От этих размышлений Виктории становилось неуютно и зябко — одинокая крохотная фигура, затерянная среди белого, мертвого безмолвия бескрайних полярных снегов. Сотрясаясь от озноба, она дергала шнур и появлявшаяся мадам Лара поила ее теплой микстурой с привкусом клубники.
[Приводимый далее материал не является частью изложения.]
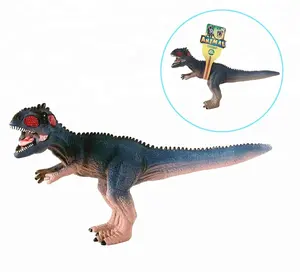 Giocattoli di dinosauro in Pvc di simulazione giocattoli Giganotosaurus per il commercio all'ingrosso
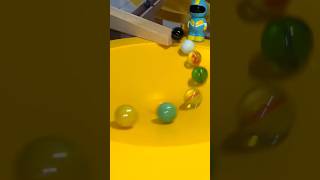 🐢🟢⚪️ Big Marble Run Motion  HABA  Big Speed Circle Chrom Funnel oddlysatisfying ASMR fyp 🐢🟡🔴 [upl. by Novoj]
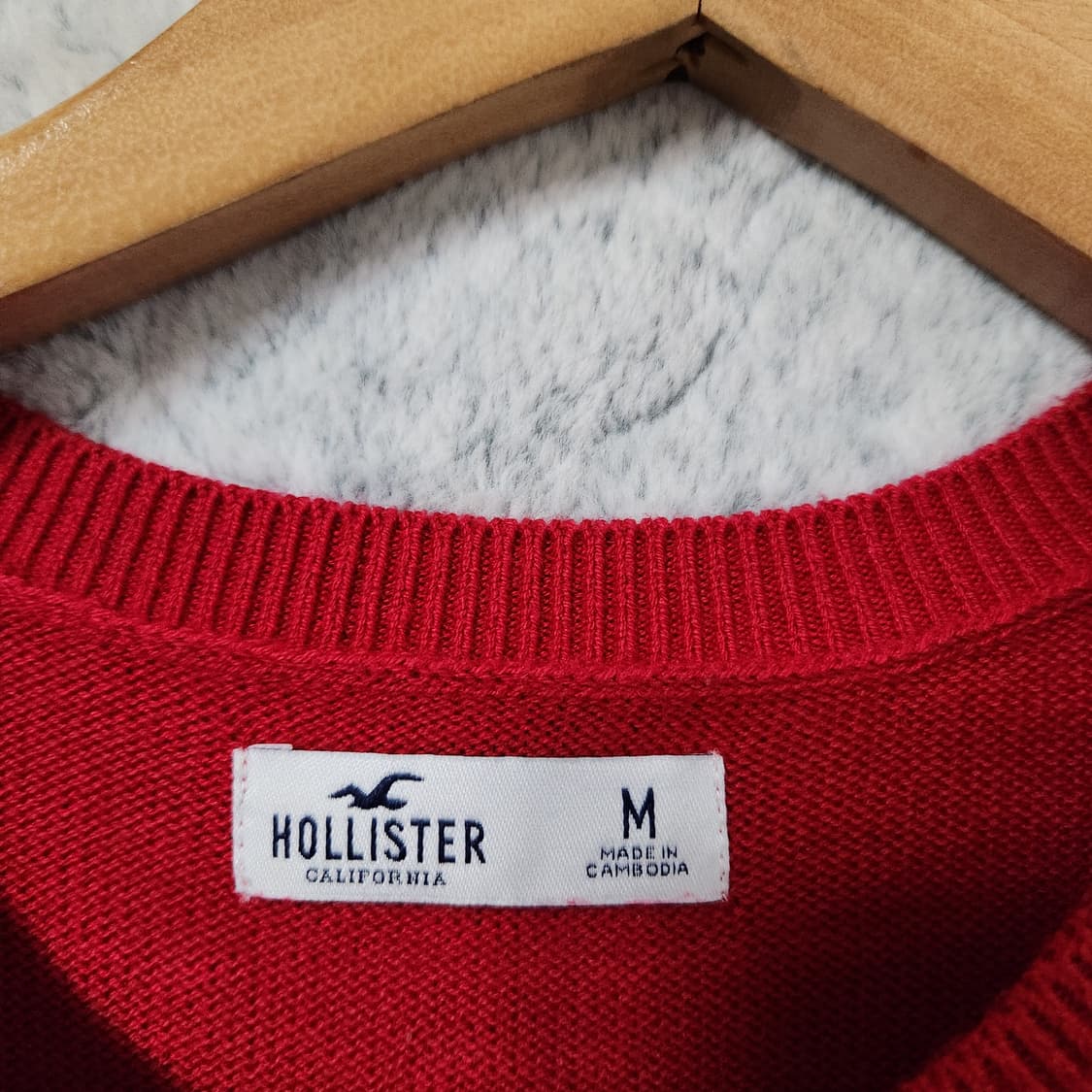 H372 [M] 홀리스터 라운드넥 니트 상품이미지3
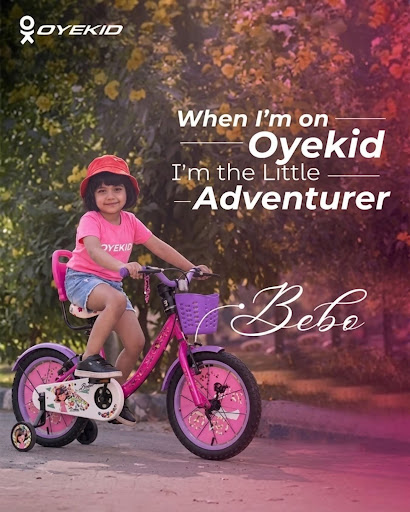 Tiny wheels, big adventures 💖🚲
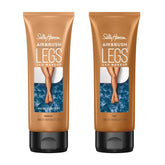 Sally Hansen Airbrush Legs Leg Makeup Lotion Duo - Medium & Tan/Bronze (4 oz Each)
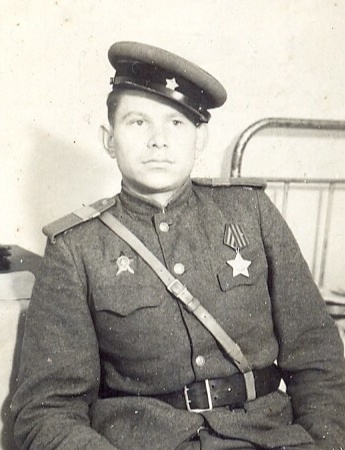 Литвинов Дмитрий Григорьевич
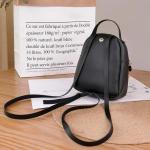 Mobile Schultertasche, Kuriertasche, Geldbörse, modisch, kleiner Brief, Handy, Rucksack, Tasche mit Rollen für Rucksackbefestigung für Kinder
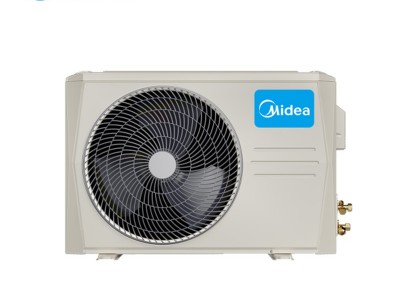 美的家用中央空調(diào)風(fēng)管機一拖一3匹適用32-48㎡變頻冷暖機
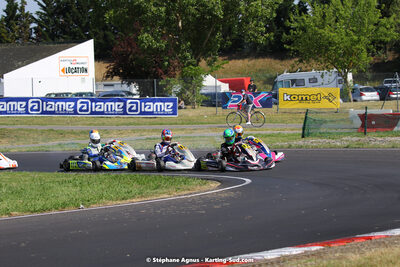 12 & 13/06/2021 : 1ère manche des IAME Series France à Muret (photos Stéphane Agnus) 2021 — karting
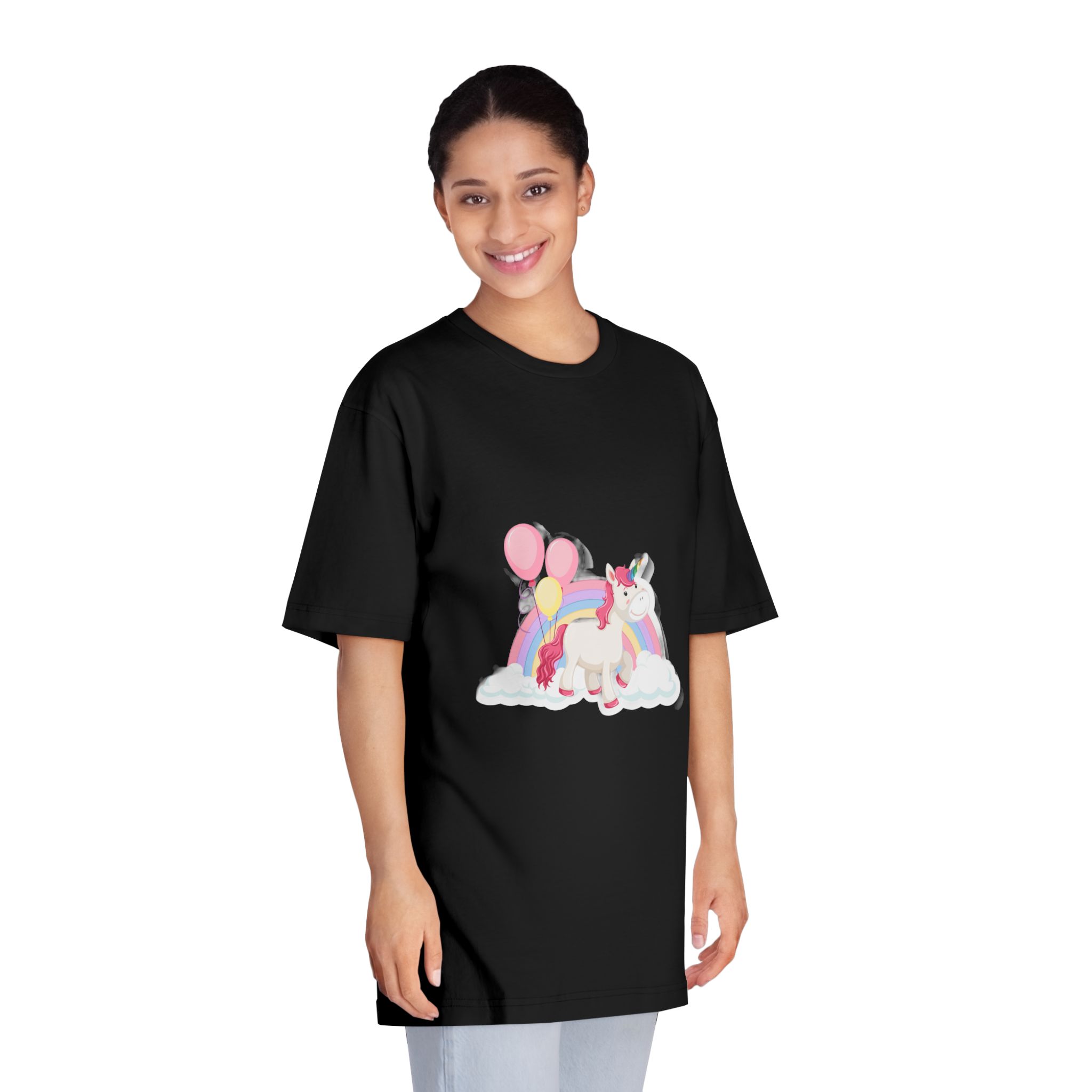 Unicorn V651 Unisex Classic Crewneck T Shirt - Image 7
Казалось, еще секунда, и ухватившись за спасательный круг узнавания, она выплывет на поверхность к свету… Но ускользающие воспоминания тонули во мраке поспешно наваливавшегося сна.
Из этого сна выныриваешь не сразу — будто поднимаешься на поверхность из морской пучины, а сквозь утончающийся и светлеющий слой воды движется навстречу наливающийся теплом и светом солнечный диск. Рывок, еще рывок дымка то рассеивается, то сгущается, пучина отступает и Виктория вырывается на поверхность — в явь и радость, к загорелому, печальному лицу. Оно светится, заслонив солнце, оно напоено теплом и любовью — этот мир, это родное, родное лицо!
Отчаянное усилие, мощный бросок воли — и Виктория растворяется в огненном сиянии, понимая, что выжила, что вернула себе свою жизнь. Это больно, это невыносимо больно и она кричит: «Папа! Папочка!», прижавшись к его груди, намертво сомкнув пальцы за его кудрявым затылком. Руки отца, тяжелые, горячие ложатся на вздрагивающую спину и медленно поглаживают:
— Спокойно, спокойно, девочка. Я с тобой, все будет хорошо.